More than 350 pest control operators, managers and other pest control professionals traveled to the Brazos Center this January to hear the newest regulations, trends and technologies used in the pest control field.
The conference helps pest control professionals to efficiently and effectively manage their businesses by learning about new developments in research, pest management techniques and the newest regulations and technologies available.
Wednesday’s session began with a moment of silence to remember those that passed away in 2011, including Don Stroope, Rick Blackwell, and Bill Stephen. Then, Department Head Dr. David Ragsdale opened the conference after the morning welcome and announcements.
The number of Professional Entomologists associated with the Department of Entomology are employed by the two agencies (AgriLife Extension, AgriLife Research) or by Texas A&M and located at College Station is 66. Then faculty across the system employ another 2 dozen professionals such as Post-docs, Research Scientists and Technicians – all are funded off grants.
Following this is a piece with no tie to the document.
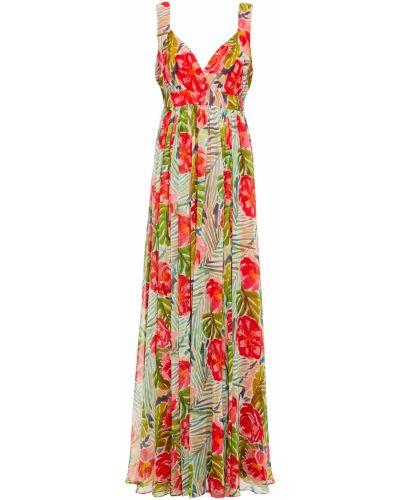 Zielona sukienka z printem Badgley Mischka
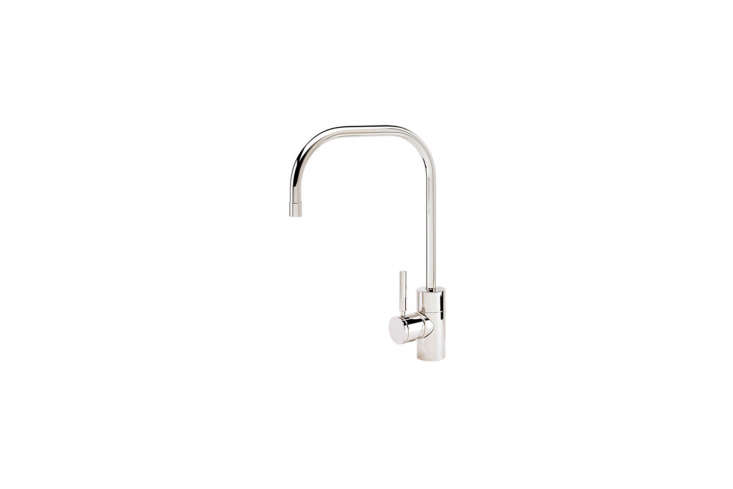 The Waterstone Fulton Suite Kitchen Faucet comes with a side spray as well; $loading=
Then we have 129 undergraduates getting a degree in Entomology, 57 working toward a graduate degree (MS or PhD), and 112 in Forensic and Investigative Sciences (FIVS) for a total of 298 students in the Department.
“We have a tremendous presence here,” Ragsdale said. He also noted the growth of the Department’s graduate and undergrad students and emphasized the quality work the faculty has accomplished since he started in 2010. “We have a tremendous asset here and I am proud to be a part of this department,” he said.
During the “Friends of the Chair” update, Dr. Roger Gold updated the audience on the activities of the Urban Center and announced scholarship recipients for both the endowed and regular scholarships. Graduate students Janis Reed, Danny McDonald and Chris Keefer were awarded scholarships while Mark Ivey was presented with a plaque for donating to the 12th Man Foundation. McDonald also received a scholarship from Target Specialty Products to help with his graduate work at the Urban Center.
Texas Pest Control Association President Scott Dickens and Executive Director Don Ward introduced themselves to the audience while Dr. Don Renchie with Texas AgriLife Extension Service updated the audience on recent pesticide application and other environmental regulations from the state and federal government that may affect people this year.
Safety was the topic for this year’s Jim and Marilyn Ivey Lecture Series as Texas Transportation Institute associate researcher Christine Yager and Bryan Police Department public information officer John Agnew spoke about distracted driving. Other topics on Wednesday included sessions in bat biology, an exhibitors’ forum and general insect identification. The sessions ended with a short tour of the Urban and Structural Center.
Between sessions, people browsed booths from various industry sponsors in the Exhibitor area of the center. Vendors also had a chance to answer questions during the Exhibitor’s forum in the afternoon. This is the second year the conference held the Associate Certified Entomologist (ACE) training course and exam for conference goers. Sponsored by the Entomological Society of America, ACE program is an enhancement to the pest management professionals’ credentials and marketability in the ever-growing pest control industry.
Thursday’s activities included concurrent sessions on such topics as flea control, structural and commodity fumigation and treatments of commercial food establishments and an overview of Rasberry Crazy Ants. Other topics included general school IPM, identification and control of Texas spiders and bed bugs. Keynote talks included general IPM by Faith Oi and integrated pest management for turfgrasses and ornamental plants by Bart Drees. Attendees could also brush up on their insect identification skills by walking through the Entomology Graduate Student Organization’s Insect Identification Workshop.
Conference goers also received hands-on experience with three short courses in pest control for food service settings, termite biology and control and fumigation. The mini-courses were designed to give the audience a hands-on demonstration on techniques in fumigation, termite biology and control, or pest control in commercial food service settings. Each short course consisted of a short lecture mixed with hands-on demonstrations with equipment or techniques specific to the subject.